Task requirements: Write each line exactly as it stands, from the line containing "As this scene" through the end of the data.

Entries shown:
..............................

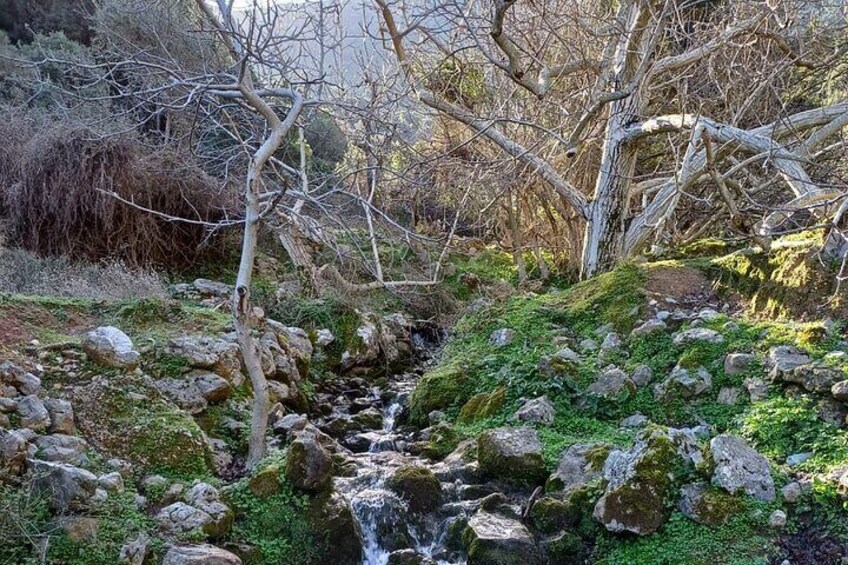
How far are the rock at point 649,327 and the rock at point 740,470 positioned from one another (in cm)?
167

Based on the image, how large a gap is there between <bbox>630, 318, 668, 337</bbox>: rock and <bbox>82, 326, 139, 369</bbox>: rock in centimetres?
387

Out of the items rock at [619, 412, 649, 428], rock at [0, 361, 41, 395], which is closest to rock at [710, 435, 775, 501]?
rock at [619, 412, 649, 428]

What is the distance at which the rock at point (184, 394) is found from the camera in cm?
448

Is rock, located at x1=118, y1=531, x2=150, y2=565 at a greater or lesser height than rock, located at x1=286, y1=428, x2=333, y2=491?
lesser

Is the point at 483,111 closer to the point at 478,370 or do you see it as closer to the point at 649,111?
the point at 649,111

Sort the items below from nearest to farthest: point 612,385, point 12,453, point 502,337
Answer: point 12,453, point 612,385, point 502,337

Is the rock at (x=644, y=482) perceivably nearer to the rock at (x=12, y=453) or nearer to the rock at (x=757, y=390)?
the rock at (x=757, y=390)

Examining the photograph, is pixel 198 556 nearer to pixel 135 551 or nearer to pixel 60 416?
pixel 135 551

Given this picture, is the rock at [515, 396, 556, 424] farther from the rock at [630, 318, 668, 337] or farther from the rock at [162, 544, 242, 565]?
the rock at [162, 544, 242, 565]

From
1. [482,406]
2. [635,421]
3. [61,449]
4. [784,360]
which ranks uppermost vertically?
[784,360]

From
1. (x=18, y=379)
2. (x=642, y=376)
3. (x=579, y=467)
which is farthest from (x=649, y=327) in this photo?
(x=18, y=379)

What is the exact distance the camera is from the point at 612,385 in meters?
4.53

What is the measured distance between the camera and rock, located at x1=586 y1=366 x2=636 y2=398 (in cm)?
448

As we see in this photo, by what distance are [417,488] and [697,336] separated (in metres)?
2.36
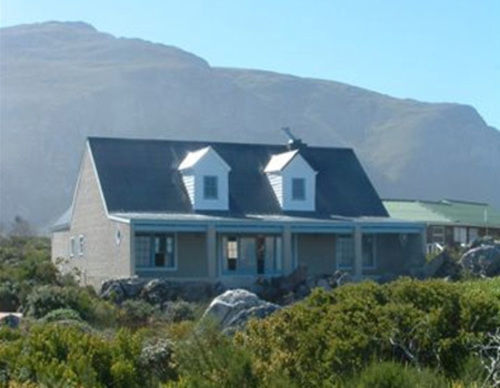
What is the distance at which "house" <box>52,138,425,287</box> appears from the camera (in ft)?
129

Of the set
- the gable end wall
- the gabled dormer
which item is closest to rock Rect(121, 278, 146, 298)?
the gable end wall

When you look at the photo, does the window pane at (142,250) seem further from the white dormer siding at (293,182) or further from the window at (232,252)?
the white dormer siding at (293,182)

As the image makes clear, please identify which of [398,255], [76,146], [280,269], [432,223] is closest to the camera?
[280,269]

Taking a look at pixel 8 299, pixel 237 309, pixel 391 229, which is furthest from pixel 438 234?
pixel 237 309

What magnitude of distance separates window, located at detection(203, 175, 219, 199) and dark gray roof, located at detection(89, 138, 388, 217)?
712 millimetres

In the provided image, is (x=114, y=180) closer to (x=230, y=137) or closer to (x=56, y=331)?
(x=56, y=331)

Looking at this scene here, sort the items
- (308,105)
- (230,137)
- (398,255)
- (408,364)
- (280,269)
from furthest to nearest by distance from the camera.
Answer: (308,105) → (230,137) → (398,255) → (280,269) → (408,364)

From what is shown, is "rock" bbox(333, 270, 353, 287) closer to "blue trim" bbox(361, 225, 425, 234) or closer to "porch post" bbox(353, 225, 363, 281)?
"porch post" bbox(353, 225, 363, 281)

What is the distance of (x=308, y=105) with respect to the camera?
192875 mm

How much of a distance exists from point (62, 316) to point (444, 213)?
37.0 meters

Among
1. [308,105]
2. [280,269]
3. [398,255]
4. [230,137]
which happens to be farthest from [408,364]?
[308,105]

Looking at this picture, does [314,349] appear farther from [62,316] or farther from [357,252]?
[357,252]

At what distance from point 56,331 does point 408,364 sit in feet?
13.6

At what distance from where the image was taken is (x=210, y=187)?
40812 mm
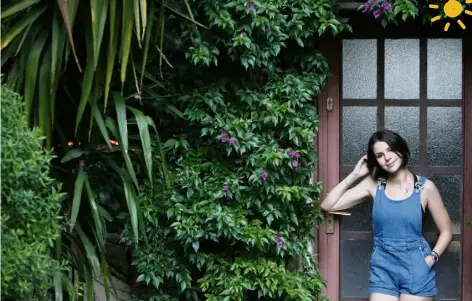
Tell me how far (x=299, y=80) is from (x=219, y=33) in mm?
550

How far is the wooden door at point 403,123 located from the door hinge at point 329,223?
31 mm

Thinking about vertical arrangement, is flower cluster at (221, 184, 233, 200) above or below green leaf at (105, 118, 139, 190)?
below

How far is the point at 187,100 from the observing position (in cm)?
585

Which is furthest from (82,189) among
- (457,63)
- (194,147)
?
(457,63)

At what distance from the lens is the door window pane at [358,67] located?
20.2ft

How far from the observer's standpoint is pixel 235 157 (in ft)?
19.2

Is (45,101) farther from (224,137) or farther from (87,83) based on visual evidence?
(224,137)

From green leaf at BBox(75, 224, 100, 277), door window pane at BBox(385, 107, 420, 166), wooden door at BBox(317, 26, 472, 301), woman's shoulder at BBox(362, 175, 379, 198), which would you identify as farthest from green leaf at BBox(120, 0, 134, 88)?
door window pane at BBox(385, 107, 420, 166)

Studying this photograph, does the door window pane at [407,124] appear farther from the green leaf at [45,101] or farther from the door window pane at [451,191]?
the green leaf at [45,101]

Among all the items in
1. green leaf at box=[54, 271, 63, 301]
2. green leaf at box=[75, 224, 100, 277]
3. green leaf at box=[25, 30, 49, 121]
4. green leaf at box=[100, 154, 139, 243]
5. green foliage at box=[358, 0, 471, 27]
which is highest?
green foliage at box=[358, 0, 471, 27]

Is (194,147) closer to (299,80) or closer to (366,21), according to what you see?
(299,80)

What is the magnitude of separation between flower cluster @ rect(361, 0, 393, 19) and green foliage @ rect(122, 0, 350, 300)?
0.62 feet

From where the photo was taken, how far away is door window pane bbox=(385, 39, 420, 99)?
20.1ft

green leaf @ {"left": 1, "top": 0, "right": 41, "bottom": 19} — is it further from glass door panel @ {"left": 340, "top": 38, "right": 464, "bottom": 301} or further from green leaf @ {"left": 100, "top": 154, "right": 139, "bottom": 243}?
glass door panel @ {"left": 340, "top": 38, "right": 464, "bottom": 301}
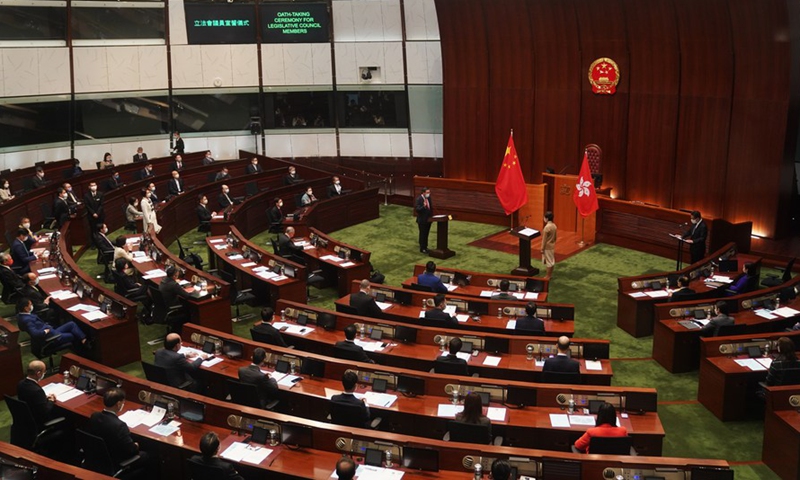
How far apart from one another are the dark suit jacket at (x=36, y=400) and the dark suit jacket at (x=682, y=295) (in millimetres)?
8226

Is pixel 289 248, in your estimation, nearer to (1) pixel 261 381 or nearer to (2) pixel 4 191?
(1) pixel 261 381

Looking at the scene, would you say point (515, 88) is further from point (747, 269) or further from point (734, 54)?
point (747, 269)

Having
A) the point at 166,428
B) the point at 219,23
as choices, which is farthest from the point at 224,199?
the point at 166,428

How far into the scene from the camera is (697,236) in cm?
1364

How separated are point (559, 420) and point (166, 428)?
3813 millimetres

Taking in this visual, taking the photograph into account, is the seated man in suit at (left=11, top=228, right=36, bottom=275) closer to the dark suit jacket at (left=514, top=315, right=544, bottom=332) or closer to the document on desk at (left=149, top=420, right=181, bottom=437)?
the document on desk at (left=149, top=420, right=181, bottom=437)

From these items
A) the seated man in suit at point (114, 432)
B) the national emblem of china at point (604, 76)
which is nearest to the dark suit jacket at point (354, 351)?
the seated man in suit at point (114, 432)

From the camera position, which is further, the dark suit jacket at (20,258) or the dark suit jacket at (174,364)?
the dark suit jacket at (20,258)

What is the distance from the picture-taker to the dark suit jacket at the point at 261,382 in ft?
27.0

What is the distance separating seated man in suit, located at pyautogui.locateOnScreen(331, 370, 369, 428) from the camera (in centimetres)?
758

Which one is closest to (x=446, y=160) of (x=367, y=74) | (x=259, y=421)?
(x=367, y=74)

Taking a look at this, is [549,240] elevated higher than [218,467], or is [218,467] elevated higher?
[549,240]

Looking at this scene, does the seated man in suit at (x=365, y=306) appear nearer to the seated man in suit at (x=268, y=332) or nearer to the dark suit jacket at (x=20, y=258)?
the seated man in suit at (x=268, y=332)

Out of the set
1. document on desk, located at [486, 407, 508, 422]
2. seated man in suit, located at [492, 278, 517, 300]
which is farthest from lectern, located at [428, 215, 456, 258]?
document on desk, located at [486, 407, 508, 422]
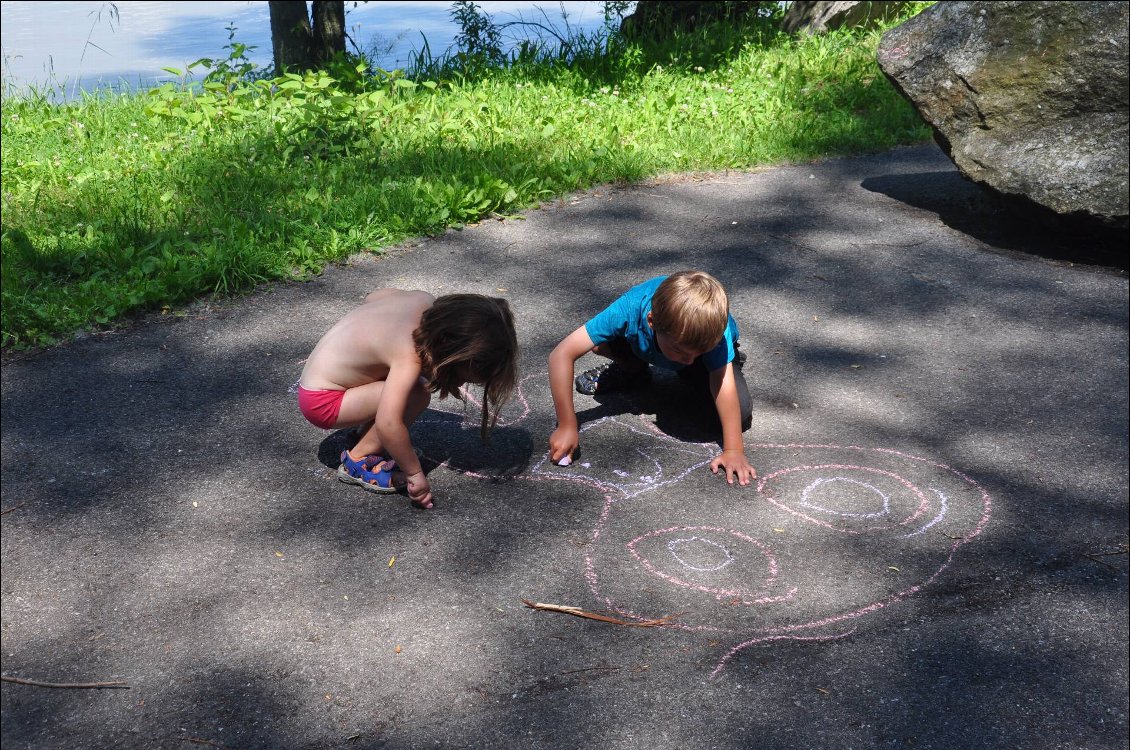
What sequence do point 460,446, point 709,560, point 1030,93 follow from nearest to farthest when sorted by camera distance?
point 709,560
point 460,446
point 1030,93

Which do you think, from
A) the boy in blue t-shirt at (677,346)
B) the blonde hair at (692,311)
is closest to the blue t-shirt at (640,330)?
the boy in blue t-shirt at (677,346)

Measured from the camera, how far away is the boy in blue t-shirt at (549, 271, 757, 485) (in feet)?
10.3

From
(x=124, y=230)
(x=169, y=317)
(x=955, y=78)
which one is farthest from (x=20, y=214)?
(x=955, y=78)

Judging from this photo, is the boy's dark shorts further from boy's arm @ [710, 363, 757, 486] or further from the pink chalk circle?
the pink chalk circle

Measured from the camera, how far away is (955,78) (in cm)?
527

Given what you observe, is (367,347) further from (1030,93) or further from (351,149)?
(1030,93)

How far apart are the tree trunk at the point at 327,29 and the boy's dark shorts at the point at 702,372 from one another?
15.8ft

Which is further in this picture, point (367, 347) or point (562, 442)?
point (562, 442)

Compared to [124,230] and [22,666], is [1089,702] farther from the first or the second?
[124,230]

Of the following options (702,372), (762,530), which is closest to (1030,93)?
(702,372)

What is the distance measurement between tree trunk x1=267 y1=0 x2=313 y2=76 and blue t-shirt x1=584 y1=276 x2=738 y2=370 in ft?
15.8

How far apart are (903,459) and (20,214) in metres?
4.36

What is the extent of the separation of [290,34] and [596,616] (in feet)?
19.8

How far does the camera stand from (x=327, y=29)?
7539 millimetres
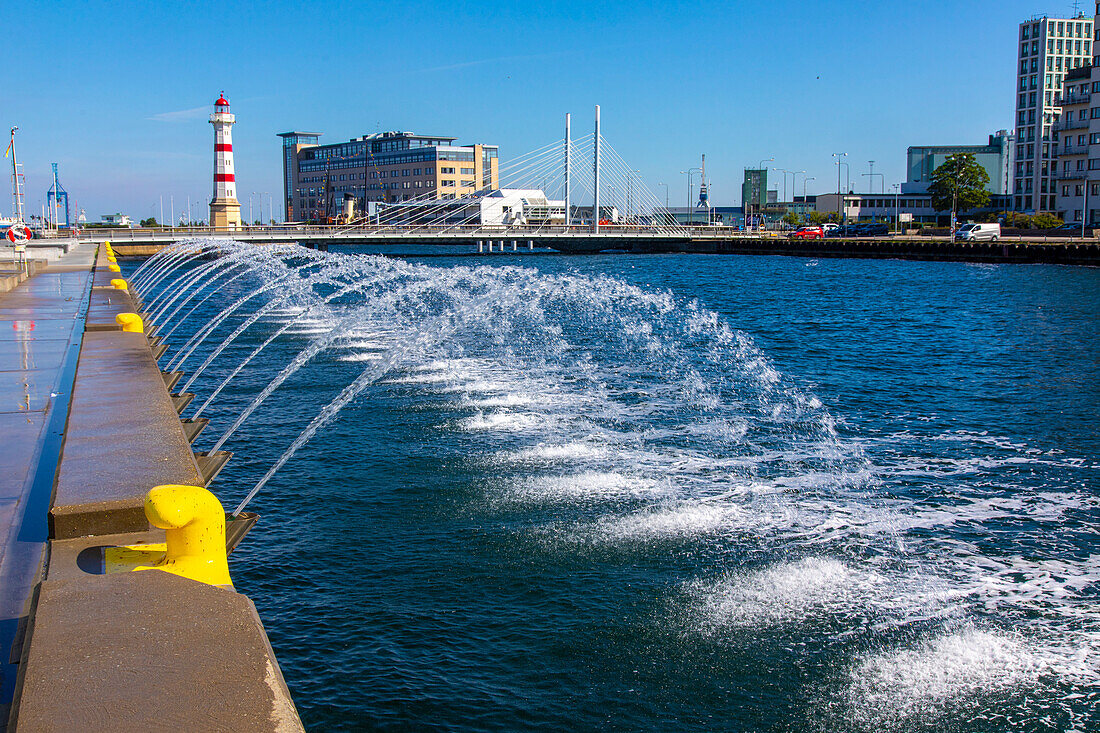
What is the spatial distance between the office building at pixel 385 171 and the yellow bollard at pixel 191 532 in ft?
498

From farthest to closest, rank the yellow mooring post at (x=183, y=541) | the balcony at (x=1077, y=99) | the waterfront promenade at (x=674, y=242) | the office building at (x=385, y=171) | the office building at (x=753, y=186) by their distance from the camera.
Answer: the office building at (x=753, y=186) → the office building at (x=385, y=171) → the balcony at (x=1077, y=99) → the waterfront promenade at (x=674, y=242) → the yellow mooring post at (x=183, y=541)

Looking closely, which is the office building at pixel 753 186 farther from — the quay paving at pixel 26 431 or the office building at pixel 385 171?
the quay paving at pixel 26 431

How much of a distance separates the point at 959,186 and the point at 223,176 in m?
86.7

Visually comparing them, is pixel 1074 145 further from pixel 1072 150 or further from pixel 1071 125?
pixel 1071 125

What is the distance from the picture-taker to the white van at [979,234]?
89625mm

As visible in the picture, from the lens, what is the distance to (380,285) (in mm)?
53750

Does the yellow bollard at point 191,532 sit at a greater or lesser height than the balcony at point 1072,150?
lesser

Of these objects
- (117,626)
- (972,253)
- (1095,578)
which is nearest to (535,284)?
(1095,578)

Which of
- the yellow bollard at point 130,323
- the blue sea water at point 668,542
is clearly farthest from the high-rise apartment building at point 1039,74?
the yellow bollard at point 130,323

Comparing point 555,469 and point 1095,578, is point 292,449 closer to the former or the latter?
point 555,469

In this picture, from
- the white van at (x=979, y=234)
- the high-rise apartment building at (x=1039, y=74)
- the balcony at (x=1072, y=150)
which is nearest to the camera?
the white van at (x=979, y=234)

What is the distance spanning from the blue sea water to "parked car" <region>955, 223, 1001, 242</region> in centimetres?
7287

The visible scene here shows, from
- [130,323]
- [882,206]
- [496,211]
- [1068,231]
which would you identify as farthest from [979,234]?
[130,323]

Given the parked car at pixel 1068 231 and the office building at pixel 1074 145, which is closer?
the parked car at pixel 1068 231
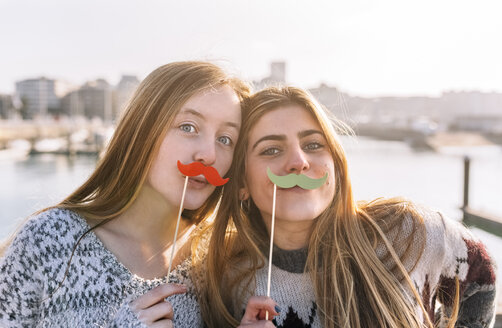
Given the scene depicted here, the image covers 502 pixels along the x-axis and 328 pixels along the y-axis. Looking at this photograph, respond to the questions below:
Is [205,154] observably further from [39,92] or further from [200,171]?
[39,92]

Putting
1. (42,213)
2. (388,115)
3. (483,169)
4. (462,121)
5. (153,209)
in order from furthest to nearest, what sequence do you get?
(388,115)
(462,121)
(483,169)
(153,209)
(42,213)

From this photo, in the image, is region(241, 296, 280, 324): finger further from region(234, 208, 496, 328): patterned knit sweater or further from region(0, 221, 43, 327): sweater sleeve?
region(0, 221, 43, 327): sweater sleeve

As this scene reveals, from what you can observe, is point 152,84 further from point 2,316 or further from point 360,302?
point 360,302

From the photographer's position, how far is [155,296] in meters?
1.37

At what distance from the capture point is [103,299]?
145cm

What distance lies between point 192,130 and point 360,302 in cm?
88

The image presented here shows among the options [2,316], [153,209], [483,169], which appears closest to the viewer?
[2,316]

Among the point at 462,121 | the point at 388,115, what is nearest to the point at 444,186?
the point at 462,121

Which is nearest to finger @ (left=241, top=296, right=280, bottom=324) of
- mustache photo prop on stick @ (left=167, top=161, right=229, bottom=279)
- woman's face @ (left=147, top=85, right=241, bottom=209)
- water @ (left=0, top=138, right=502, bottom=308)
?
mustache photo prop on stick @ (left=167, top=161, right=229, bottom=279)

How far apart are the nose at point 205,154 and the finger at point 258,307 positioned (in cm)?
49

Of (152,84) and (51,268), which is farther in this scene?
(152,84)

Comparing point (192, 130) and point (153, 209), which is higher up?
point (192, 130)

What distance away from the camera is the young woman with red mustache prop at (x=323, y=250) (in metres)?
1.62

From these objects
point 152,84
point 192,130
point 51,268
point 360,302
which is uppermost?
point 152,84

..............................

Response to this task:
As this scene reveals, from what you can observe, is point 152,84 further from point 2,316 or further from point 360,302?
point 360,302

From the photographer's position, how far is [155,296] in meters?
1.37

At what distance from the capture point is [103,299]?
145cm

What distance lies between point 192,130 and point 360,302 in cm?
88

The image presented here shows among the options [2,316], [153,209], [483,169], which appears closest to the viewer?
[2,316]

Among the point at 462,121 | the point at 388,115, what is nearest to the point at 444,186?
the point at 462,121

Which is nearest to finger @ (left=241, top=296, right=280, bottom=324) of
- mustache photo prop on stick @ (left=167, top=161, right=229, bottom=279)
- woman's face @ (left=147, top=85, right=241, bottom=209)
- water @ (left=0, top=138, right=502, bottom=308)
?
mustache photo prop on stick @ (left=167, top=161, right=229, bottom=279)

How far apart are the nose at point 205,154 and the finger at point 258,307 positioned (in cm)?
49

Of (152,84) and (51,268), which is farther in this scene?
(152,84)

Comparing point (192, 130) and point (153, 209), which is higher up?
point (192, 130)

What distance away from the camera is the young woman with red mustache prop at (x=323, y=250) (in metres)?
1.62

From these objects
point 152,84
point 192,130
point 51,268
point 360,302
which is uppermost?
point 152,84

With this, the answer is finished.